Le violoncelle chante

Bohuslav Martinů écrivait pour les instruments à cordes comme pour des chanteurs, et particulièrement pour le violoncelle dont il magnifia les timbres dans son Second Concerto de 1945, frère jumeau de la géniale 4e Symphonie, vaste ballade lyrique dans ses deux premiers mouvements que vient faire danser un final somptueux. Las ! l’ouvrage resta sous le boisseau, puis fut éclipsé par la troisième mouture avec grand orchestre que Martinů réalisa à la demande de Pierre Fournier qui en donna la première audition en 1955.

Injustice réparée tardivement par Saša Večtomov qui le créa enfin le 25 mai 1965 puis l’enregistra pour Supraphon. C’est probablement avec Incantation (nom du Concerto pour piano No. 4) le chef-d’œuvre concertant de son auteur, et enfin j’y entends un violoncelliste qui se hausse au degré de lyrisme atteint par son créateur.

**Consigne A**
Dans la liste, reformulez sous forme d'énumération numérotée les lignes allant de celle qui contient "Locate every instance of hats" à celle qui contient "[444, 164, 452, 171]", toutes deux comprises. Omettez les lignes vides et les images.
Le texte source et la liste qui suit sont sans rapport l'un avec l'autre.

**Données**
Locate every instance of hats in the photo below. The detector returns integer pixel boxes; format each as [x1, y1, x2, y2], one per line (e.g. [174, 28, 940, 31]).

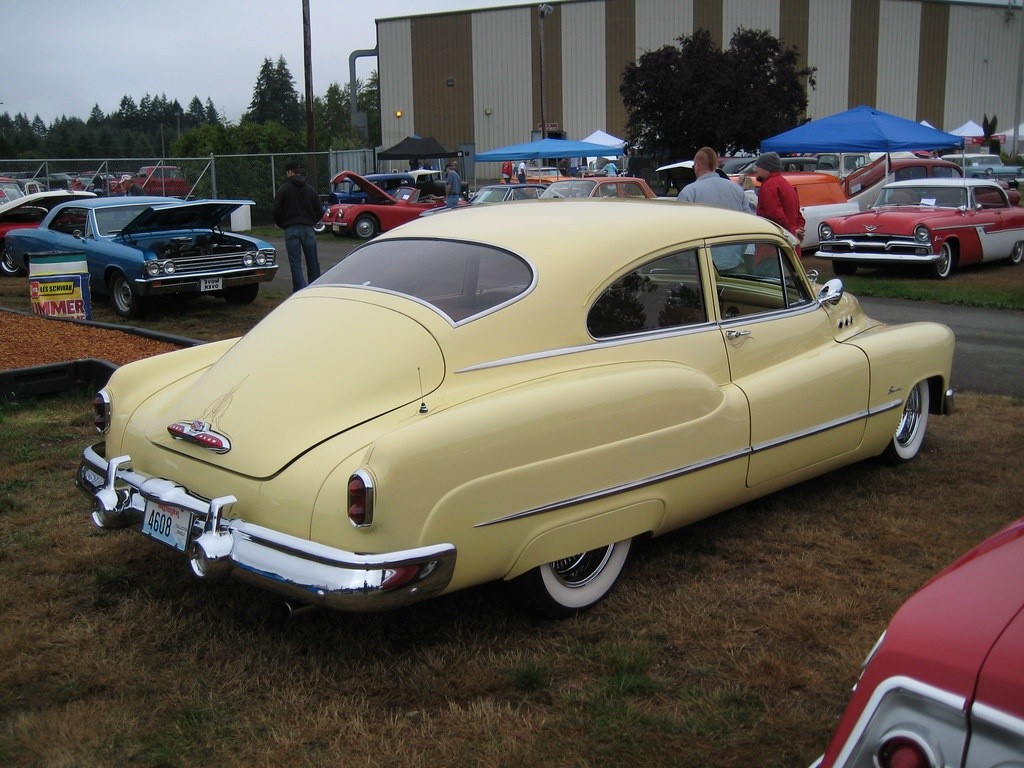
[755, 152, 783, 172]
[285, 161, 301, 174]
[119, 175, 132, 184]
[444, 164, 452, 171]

--

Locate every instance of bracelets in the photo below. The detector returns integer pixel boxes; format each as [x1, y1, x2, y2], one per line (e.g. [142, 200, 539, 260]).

**Consigne B**
Recopiez le passage du texte source de "Le violoncelle chante" à "audition en 1955." en remplaçant "violoncelle" par "piano".

**Résultat A**
1. Locate every instance of hats in the photo below. The detector returns integer pixel boxes; format each as [x1, y1, x2, y2], one per line (e.g. [174, 28, 940, 31]).
2. [755, 152, 783, 172]
3. [285, 161, 301, 174]
4. [119, 175, 132, 184]
5. [444, 164, 452, 171]

**Résultat B**
Le piano chante

Bohuslav Martinů écrivait pour les instruments à cordes comme pour des chanteurs, et particulièrement pour le piano dont il magnifia les timbres dans son Second Concerto de 1945, frère jumeau de la géniale 4e Symphonie, vaste ballade lyrique dans ses deux premiers mouvements que vient faire danser un final somptueux. Las ! l’ouvrage resta sous le boisseau, puis fut éclipsé par la troisième mouture avec grand orchestre que Martinů réalisa à la demande de Pierre Fournier qui en donna la première audition en 1955.